For VBM data, to determine the group × time interaction effect between the two groups and the two scans, the main effects of group (the tinnitus patient group and the HC group) and time (baseline and 24-week follow-up period), two-way mixed model analysis of variance (ANOVA) and post hoc analyses were performed. An F value of VBM analysis and a P value of SCN analysis less than 0.05 were considered statistically significant (false discovery rate (FDR) corrected). In post hoc analyses, two-sample t tests and paired two-sample t tests were used to compare GM volumetric changes. To prove our hypothesis, Pearson’s correlation analyses were further conducted to investigate the relationship between the change in GM volume and the clinical characteristics of tinnitus patients (disease duration at baseline, △THI score (△THI score = THIpre – THIpost)). P < 0.05 was set as the threshold to determine significance. The GM volume results were visualized with BrainNet Viewer (http://www.nitrc.org/projects/bnv/) (47). Pearson’s correlation analysis was performed using SPSS 19 software (SPSS, Inc., Chicago, IL) between the THI scores.
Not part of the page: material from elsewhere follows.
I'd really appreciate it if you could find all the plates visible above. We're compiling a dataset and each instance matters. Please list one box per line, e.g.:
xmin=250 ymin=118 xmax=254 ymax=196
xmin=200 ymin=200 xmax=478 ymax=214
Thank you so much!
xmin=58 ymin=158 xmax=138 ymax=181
For SCNs, we used two-sample t tests to construct a network of patients with tinnitus (baseline and after 24-week treatment) and a healthy group (baseline and after 24-week scan). Then, the graph theory index of the covariant brain network was calculated, and a permutation test (1000 times) was performed on the graph theory index of the two groups. We applied an FDR of 5% to adjust for the multiple comparisons of mean local and global efficiency across the between-group contrasts before and after 24 weeks of treatment.